Why AI coding agents need a task spine

shinobi apps — Wed, 03 Jun 2026 07:10:00 +0000

I've been pair-programming with Claude since day one — long before Claude Code existed, before MCP existed, back when "AI coding assistant" still meant tab-completion. The setup got unreasonably good. Then I noticed I kept re-explaining the same things.

Me, Tuesday: "We picked Postgres for this project, not MongoDB. Use JSONB for the metadata column."

Me, Friday: "We picked Postgres for this project, not MongoDB. Use JSONB for the metadata column."

Me, Monday: "Wait, why did you suggest MongoDB?"

The agent is brilliant in any single session. Across sessions it has the memory of a goldfish. Every conversation starts from scratch. Every decision I thought we'd settled has to be re-litigated.

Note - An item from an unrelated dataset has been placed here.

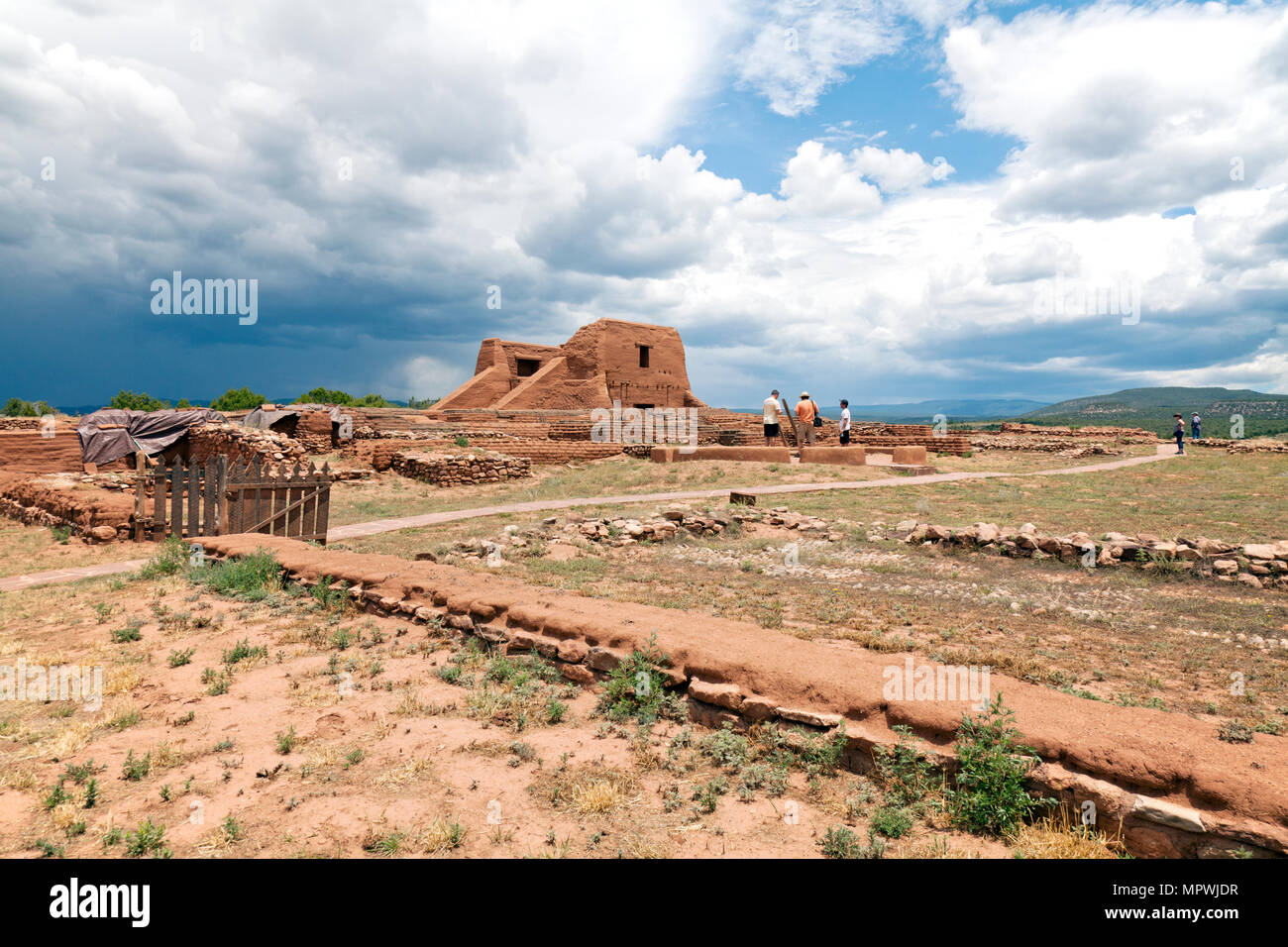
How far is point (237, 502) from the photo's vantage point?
33.8 ft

If you've been there too, this post is for you.

The shape of the problem

Three things that should persist across agent sessions, and don't:

What are we working on? The list of tasks. Their status. Who claimed which one (you? the agent? a different agent on the other laptop?).
What did we decide? The architectural / library / pattern choices we already made — and why. Not so the agent can parrot them; so it can build on them instead of relitigating.
What did we already try? The dead-ends. The "we already tried that and the reason it didn't work was X" insights that are the most expensive to re-derive.

Tool-call memory inside a single session is great. Vector recall over your codebase is great. Neither solves project state.

The naive fixes that don't work

A README. I tried it. The agent doesn't always read it. When it does, it can't update it without overwriting your formatting. When two agents edit it concurrently you get conflicts.

A Notion / Linear / Jira board. The agent can call their API if you set up the integration. But: it's slow (every read is a network round-trip), it's noisy (sync delays), and the schema doesn't fit what agents actually care about (you don't need a Kanban with assignees and sprint planning; you need "is this task done? what's blocking it? what decisions touch this code path?").

Markdown files in .claude/ or .cursor/. Closer. Now the data is local. But it's plain text — no querying, no FTS, no relations.

What I actually wanted

Three things, none of which existed:

A MCP server the agent can call to claim/complete tasks, log decisions, log dead-ends, and recall any of them later — without leaving the conversation.
A local SQLite store that holds all of it. Querying. FTS. Cheap.
A dashboard I can open in the browser to see what state the project is in, what decisions are pending, what the agent is doing right now. Just glance at it — don't need to ask the agent.

So I built it. It's called Shinobi. It's a single CLI:

npm install -g @shinobiapps/shinobi
cd /your/project
shinobi init
shinobi dashboard

init drops an .mcp.json into the current directory that points at the local Shinobi MCP server. Restart Claude Code (or Cursor) and it auto-loads create_project, claim_task, log_decision, recall, and friends.

Now the next time I'm starting a session:

> Read the project context. What are we working on?

[claude calls recall, reads the project spine, reads the decisions log]

We're building the auth flow for $project. Decisions on record:
- 2026-06-12: Postgres + JSONB for session metadata (not MongoDB —
  per the constraint that the rest of the app already uses Postgres)
- 2026-06-14: NextAuth.js over rolling our own (3-line config vs.
  weeks of cookie/CSRF correctness)

Dead ends ruled out:
- 2026-06-13: Tried passing sessions as URL query strings; got
  flagged by the linting rule and breaks bookmark sharing.

Next task: subtask #7, "wire up the OAuth callback". Want me to
claim it?

Yes. Yes I do. And we've already saved ten minutes of "remember when we decided…" thrash.

Why this matters more than it sounds

The bottleneck on AI-assisted development is not the model's single-turn cleverness. The model is already smarter than it needs to be for 90% of tasks. The bottleneck is getting the right context in front of it without you, the human, becoming the bottleneck.

A README is a chat log. A task spine is a database. The agent can read, write, and query a database without your typing. That's the unlock.

The rest of the series — now shipped

Mobile push approvals — request_approval pings your phone; the agent blocks until you tap yes/no. Live.
One brain, every device — desktop, laptop, and phone all hit the same remote MCP store, no manual sync. Live.
Local-first, no lock-in — SQLite + optional git sync; self-host forever, MIT. The hosted brain is opt-in.